Fallout: The Vault Dweller's Official Cookbook by Victoria Rosenthal

I am utterly unqualified to give any kind of judgement on this book, for a couple of reasons. First, it's a cookbook, and I do basically no cooking these days. (I was an OK bachelor cook, and a similarly OK make-the-basics-for-the-kids cook when they were young, but The Wife is the main cook in this house these days, and even the secondary cook is now my second child at this point - so any skills I did have are quite atrophied.)

Second, I didn't use the book for its intended purpose: I didn't cook from it. I didn't even read it word-for-word, though I'm not sure if anyone reads cookbooks that way. I did go through all of the pages, reading big chunks of it, to get the sense of what's in it, but that's not the same thing.

So: Fallout: The Vault Dweller's Official Cookbook. A line extension from the popular series of video games - which I've been playing a lot this past decade - published in 2018, presumably as part of the promotional campaign for Fallout 76, the most recent game.

It's structured like a normal cookbook, with sections on Basics, Appetizers, Soups and Stews, Sides, Mains, Dessert, and Drinks. All of the recipes are relatively normal food, generally with ingredients commonly available to North Americans and using American measurements, with "emendations" to the names of dishes and some of the ingredients to allow them to be adapted to the post-apocalyptic Fallout world. So, for example, the recipe for Mutant Mantis Marsala uses chicken in the real directions and has a note that Vault Dwellers should substitute a different meat in the blasted wasteland.

As I said, I haven't cooked from it. But it looks entirely usable - it's not a joke or a fake, it's a real cookbook with real recipes that uses Fallout names and tells the reader how to make dishes that look like food from the Fallout world. That includes a lot of the staples of the series - details on making Nuka-Cola syrup, for example, and then using that to make a range of branded drinks. Readers can also make their own Fancy Lads Snack Cakes, Deathclaw Wellingham, and InstaMash, plus lots of other things that are not as obviously "this thing from this game" but use the names of animals and NPCs in the games  to be "a dish that this person could plausibly have made."

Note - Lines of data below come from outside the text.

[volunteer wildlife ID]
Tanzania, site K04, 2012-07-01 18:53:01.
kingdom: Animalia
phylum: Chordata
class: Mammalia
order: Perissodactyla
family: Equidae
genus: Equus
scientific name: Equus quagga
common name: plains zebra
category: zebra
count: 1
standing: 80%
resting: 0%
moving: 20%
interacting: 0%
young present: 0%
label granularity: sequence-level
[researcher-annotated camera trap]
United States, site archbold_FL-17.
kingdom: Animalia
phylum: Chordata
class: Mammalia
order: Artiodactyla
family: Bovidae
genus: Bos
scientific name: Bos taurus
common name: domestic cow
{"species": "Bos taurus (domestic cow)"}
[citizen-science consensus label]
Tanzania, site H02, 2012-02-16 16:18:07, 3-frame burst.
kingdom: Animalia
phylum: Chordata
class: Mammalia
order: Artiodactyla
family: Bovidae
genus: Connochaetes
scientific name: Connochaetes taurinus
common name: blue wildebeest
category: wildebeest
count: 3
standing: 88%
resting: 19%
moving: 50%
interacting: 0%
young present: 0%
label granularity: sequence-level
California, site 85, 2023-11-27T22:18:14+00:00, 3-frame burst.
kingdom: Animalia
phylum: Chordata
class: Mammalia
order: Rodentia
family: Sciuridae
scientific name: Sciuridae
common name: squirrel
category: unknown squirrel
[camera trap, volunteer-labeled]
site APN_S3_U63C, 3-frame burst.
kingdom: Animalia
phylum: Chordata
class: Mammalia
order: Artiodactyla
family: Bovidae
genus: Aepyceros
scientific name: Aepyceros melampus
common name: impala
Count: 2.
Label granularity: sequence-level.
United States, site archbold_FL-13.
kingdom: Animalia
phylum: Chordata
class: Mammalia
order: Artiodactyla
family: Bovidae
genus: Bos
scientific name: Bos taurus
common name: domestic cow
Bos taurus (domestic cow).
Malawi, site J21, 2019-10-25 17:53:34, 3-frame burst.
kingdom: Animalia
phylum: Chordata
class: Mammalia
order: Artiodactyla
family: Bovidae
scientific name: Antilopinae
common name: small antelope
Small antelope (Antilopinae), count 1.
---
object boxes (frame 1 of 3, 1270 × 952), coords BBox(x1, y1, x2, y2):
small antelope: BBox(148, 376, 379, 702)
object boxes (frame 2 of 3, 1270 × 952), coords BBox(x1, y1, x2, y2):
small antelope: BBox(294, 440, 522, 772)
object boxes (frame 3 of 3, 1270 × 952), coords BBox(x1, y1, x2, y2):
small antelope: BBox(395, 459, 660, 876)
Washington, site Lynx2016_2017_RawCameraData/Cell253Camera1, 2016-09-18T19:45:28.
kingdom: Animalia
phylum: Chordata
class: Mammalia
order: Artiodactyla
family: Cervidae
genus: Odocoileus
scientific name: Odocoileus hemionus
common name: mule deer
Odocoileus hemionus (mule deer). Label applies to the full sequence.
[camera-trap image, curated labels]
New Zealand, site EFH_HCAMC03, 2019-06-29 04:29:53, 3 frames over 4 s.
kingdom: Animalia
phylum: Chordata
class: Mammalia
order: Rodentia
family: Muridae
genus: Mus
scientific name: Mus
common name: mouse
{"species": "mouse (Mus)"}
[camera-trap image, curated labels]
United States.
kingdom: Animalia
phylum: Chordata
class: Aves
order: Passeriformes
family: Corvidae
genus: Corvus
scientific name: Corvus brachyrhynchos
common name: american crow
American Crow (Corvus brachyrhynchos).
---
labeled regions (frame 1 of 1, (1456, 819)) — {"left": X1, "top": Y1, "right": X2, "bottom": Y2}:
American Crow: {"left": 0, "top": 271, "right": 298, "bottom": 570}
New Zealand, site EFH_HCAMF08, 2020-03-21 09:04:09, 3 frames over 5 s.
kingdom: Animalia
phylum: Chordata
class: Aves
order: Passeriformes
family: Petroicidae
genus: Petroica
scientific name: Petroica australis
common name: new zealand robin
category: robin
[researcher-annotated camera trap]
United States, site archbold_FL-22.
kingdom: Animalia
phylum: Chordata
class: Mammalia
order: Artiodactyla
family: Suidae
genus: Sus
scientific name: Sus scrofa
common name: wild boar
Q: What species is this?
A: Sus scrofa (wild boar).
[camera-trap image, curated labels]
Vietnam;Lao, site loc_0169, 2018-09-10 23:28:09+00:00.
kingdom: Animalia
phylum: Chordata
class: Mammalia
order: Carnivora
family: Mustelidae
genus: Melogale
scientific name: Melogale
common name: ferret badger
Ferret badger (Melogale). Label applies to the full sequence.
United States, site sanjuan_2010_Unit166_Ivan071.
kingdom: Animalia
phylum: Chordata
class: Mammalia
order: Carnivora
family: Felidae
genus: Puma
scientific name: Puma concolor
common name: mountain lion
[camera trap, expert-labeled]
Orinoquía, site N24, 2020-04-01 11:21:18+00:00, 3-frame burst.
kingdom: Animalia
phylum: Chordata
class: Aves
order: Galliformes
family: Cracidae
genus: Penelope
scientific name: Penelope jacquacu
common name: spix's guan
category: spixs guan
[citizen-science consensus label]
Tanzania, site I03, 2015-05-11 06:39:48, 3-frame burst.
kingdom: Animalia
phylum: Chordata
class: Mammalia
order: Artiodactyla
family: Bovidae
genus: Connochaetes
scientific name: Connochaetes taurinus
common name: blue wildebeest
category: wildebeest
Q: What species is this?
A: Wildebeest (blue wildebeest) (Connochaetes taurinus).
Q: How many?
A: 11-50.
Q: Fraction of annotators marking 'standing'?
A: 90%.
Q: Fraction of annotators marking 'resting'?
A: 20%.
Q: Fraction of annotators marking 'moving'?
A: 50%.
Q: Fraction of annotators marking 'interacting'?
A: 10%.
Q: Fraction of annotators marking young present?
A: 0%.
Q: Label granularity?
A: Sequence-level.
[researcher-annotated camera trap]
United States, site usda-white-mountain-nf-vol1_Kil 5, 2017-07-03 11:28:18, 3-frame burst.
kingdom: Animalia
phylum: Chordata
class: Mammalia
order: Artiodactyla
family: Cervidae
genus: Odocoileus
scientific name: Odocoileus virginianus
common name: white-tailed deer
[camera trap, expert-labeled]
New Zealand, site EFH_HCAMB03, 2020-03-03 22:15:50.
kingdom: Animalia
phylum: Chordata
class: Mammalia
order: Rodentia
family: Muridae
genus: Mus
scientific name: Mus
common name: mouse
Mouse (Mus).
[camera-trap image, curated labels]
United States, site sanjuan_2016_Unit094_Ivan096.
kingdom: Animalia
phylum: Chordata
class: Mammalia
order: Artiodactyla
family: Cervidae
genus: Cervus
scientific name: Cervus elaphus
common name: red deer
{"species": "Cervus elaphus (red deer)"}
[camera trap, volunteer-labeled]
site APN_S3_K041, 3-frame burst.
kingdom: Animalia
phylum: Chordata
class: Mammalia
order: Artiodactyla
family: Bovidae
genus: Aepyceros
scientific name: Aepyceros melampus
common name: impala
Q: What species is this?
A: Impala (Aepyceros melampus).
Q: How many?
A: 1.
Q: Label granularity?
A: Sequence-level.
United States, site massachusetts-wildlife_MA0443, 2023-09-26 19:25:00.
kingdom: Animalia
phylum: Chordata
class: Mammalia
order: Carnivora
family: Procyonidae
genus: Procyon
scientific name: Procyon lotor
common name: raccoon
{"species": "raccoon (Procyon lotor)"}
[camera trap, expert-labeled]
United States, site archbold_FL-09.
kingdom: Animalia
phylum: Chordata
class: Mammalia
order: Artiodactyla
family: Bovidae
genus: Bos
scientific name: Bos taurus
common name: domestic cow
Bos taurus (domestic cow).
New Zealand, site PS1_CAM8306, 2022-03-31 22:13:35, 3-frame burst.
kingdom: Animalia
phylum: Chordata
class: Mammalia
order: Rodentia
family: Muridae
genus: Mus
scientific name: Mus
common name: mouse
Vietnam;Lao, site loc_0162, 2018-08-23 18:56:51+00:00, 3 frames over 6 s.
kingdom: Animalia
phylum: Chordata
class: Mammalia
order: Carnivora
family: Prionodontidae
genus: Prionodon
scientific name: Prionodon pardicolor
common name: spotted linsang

I don't know that we will actually cook from this book. My Wife's leisure activities do not extend to that kind of video gaming, so I'm not expecting a big groundswell of interest (from me, either - I love to play Fallout games but I'm not sure that means I want to make my own Buffout and eat it). But it is fun and full of good pictures of the recipes: it's a great, very specific cookbook that could be used to make a very amusing feast for the right gathering, or just a few random recipes to throw into the mix for some family.